William Caldwell

Cricket information
- Batting: Right-handed

Career statistics
| Competition | First-class |
| Matches | 20 |
| Runs scored | 673 |
| Batting average | 21.03 |
| 100s/50s | 2/1 |
| Top score | 133 |
| Balls bowled | 66 |
| Wickets | 2 |
| Bowling average | 20.00 |
| 5 wickets in innings | 0 |
| 10 wickets in match | 0 |
| Best bowling | 2/23 |
| Catches/stumpings | 6/– |
- Source: Cricinfo, 15 April 2023

= William Caldwell (cricketer) =

English cricketer

William Somerville Caldwell (26 February 1878 – 14 January 1964) was an English cricketer, who played 20 first-class games for Worcestershire in the early twentieth century. After the end of his first-class career, he also played for Cheshire in the Minor Counties Championship.

He made his debut in July 1901 in a drawn match against Kent at Worcester, but was bowled for nought in his only innings. He did little better against Sussex at the same venue at the start of August, making only 0 and 5, and did not play again until 1903. That year proved to be much his best, as he hit 403 runs at 26.86 in 16 innings including his only two centuries, both made at Worcester: 133 against Sussex at Worcester and 101 against Leicestershire.
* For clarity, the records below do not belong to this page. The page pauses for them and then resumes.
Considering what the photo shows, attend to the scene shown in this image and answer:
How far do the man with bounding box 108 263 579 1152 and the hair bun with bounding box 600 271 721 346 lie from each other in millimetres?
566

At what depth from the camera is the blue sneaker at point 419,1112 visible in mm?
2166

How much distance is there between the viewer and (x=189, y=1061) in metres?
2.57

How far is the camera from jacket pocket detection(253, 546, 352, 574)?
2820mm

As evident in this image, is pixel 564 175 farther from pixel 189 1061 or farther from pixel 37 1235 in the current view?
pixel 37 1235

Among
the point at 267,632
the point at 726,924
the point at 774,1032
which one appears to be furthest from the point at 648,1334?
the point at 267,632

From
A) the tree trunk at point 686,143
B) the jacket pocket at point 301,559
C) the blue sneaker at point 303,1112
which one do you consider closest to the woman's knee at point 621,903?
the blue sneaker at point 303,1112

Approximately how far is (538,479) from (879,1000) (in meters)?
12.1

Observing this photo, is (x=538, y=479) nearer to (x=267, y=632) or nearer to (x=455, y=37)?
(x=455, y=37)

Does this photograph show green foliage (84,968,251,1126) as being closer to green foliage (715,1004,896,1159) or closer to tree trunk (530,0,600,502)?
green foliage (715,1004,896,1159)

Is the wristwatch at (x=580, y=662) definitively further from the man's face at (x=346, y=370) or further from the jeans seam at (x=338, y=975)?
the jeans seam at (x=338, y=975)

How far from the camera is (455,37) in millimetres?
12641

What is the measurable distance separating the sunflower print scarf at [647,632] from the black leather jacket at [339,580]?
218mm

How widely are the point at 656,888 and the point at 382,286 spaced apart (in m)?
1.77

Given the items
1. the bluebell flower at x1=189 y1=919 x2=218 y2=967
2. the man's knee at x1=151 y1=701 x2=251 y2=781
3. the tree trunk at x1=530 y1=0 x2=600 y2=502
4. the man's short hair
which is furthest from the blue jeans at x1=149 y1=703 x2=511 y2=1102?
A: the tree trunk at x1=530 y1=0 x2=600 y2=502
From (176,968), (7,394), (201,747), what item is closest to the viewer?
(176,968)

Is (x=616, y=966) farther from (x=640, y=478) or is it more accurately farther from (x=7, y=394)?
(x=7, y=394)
In 1904 Caldwell's seven matches came mostly in August. He played some useful innings — for example, his 52 and 35 opening the batting in a five-wicket win over Somerset at Taunton — but never went on to record a really big score. He did, however, take his two first-class wickets that season, both in the same innings at Edgbaston: those of Warwickshire Test cricketers Willie Quaife and Dick Lilley.

Caldwell was born in Altrincham, Cheshire; he died at the age of 85 in Littlemore, Oxfordshire.